お嬢様
第十六章~AMAMIブランドの巻
大道少尉がホットドッグを貪る。アメリカンスタイルの実にボリューム感あるホットドッグだった。
天海{あまみ}氏について少々。
私立桜桃{おうとう}学園理事の彼女は、いわゆるお嬢様なのである。
家族が服飾関連大手のAMAMIブランドと飲食業を営んでおり、実家にはメイドさん、普段は月読{つきよみ}という初老の付き人がおり、実際のところ働かずでも遊んで暮らせる身分なのだ。
そんな彼女、天海真実氏が肩をバキバキにさせているのは、これはもう彼女の生き方なのだろう。
AMAMIブランドを羽織るがそれ以上過剰にブランド志向ということもなく、実に清楚である。こういう人を人格者と呼ぶのではないか、僕は思った。
ちなみに天海氏へのNGワードは「お嬢様」。彼女はそう呼ばれることを極端に嫌っていて、これは幼少期のトラウマらしい。

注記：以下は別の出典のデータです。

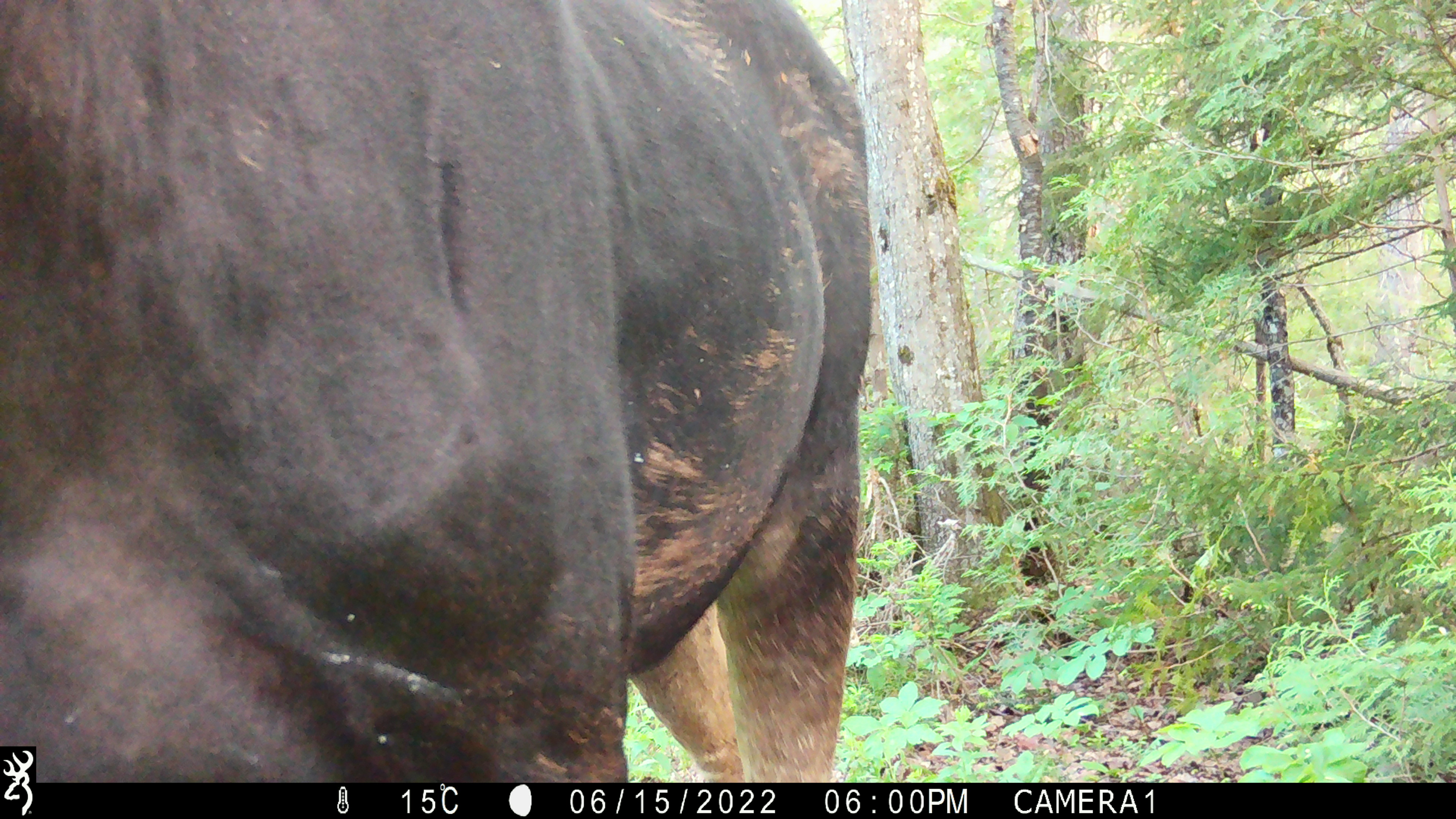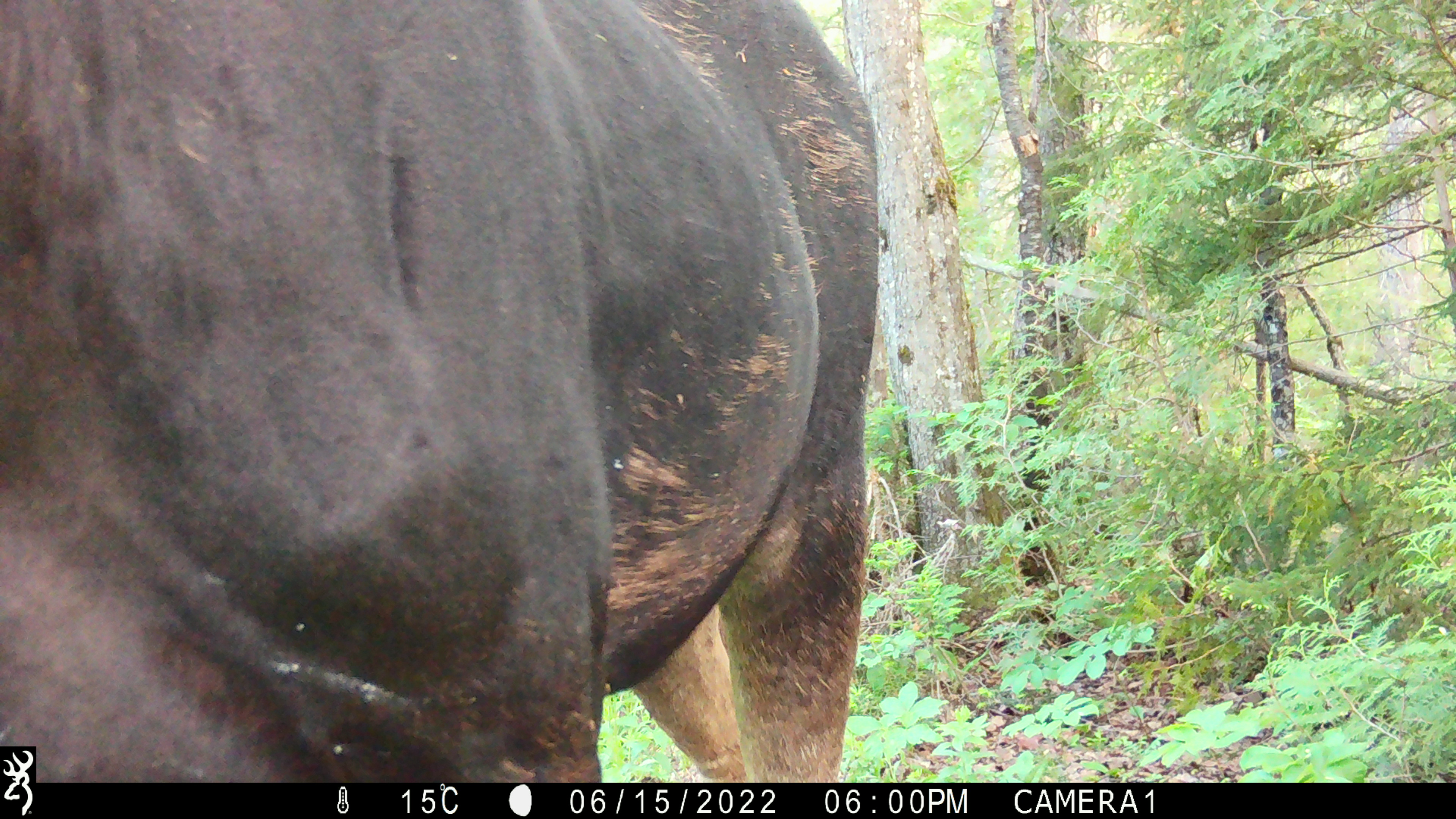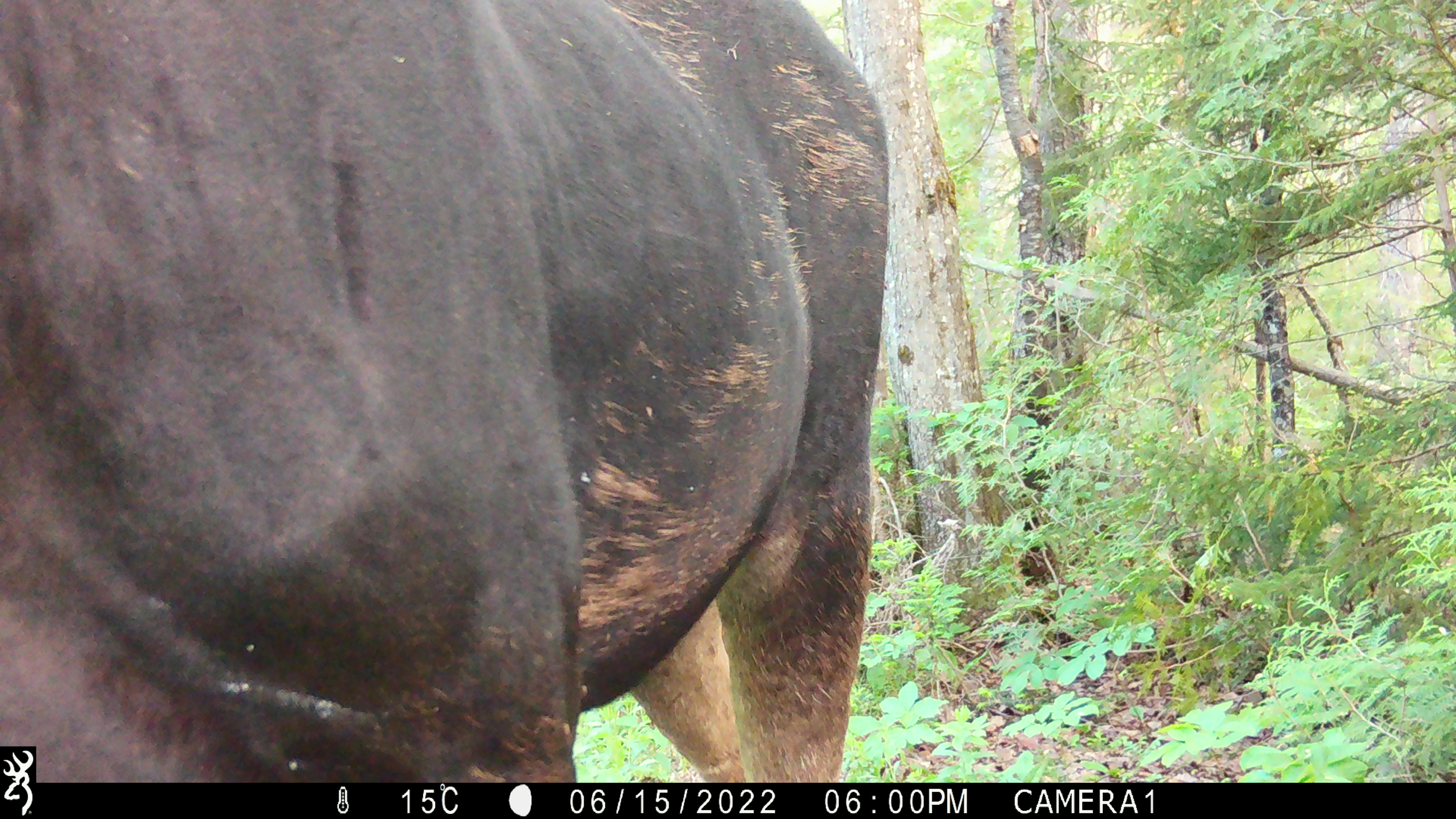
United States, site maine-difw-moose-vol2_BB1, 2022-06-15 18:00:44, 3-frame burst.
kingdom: Animalia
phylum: Chordata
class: Mammalia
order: Artiodactyla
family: Cervidae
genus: Alces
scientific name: Alces alces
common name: moose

鳳蘭子{おおとり・らんこ}氏と露草葵{つゆくさ・あおい}氏、そして我らが鳩羽美咲とはもう随分と長い友人らしく、大道少尉とも交流がある。
「少尉さんたら、美味しそうに食べるのね。私、ご飯まだだから何か注文しようかしら」
天海氏がにこにことしつつ、メニューを見ていた。
「ああ、今日は葵のおごりだったかしら? じゃあこのレタスピラフでも頂こうかしら」
「ん? おごりでええけど今度は割り勘な?」
露草氏はアイスコーヒーを一口、また立ち上がった。
「葵ったら、まだ煙草? いいことなんてないわよ? 喫煙なんて」
「そんくらい自由にさせてえや。好きで吸うてるんやし、ニコチン切れたら、うち、倒れてまうがな」
そう言い残し露草氏は再び灰皿へと消えた。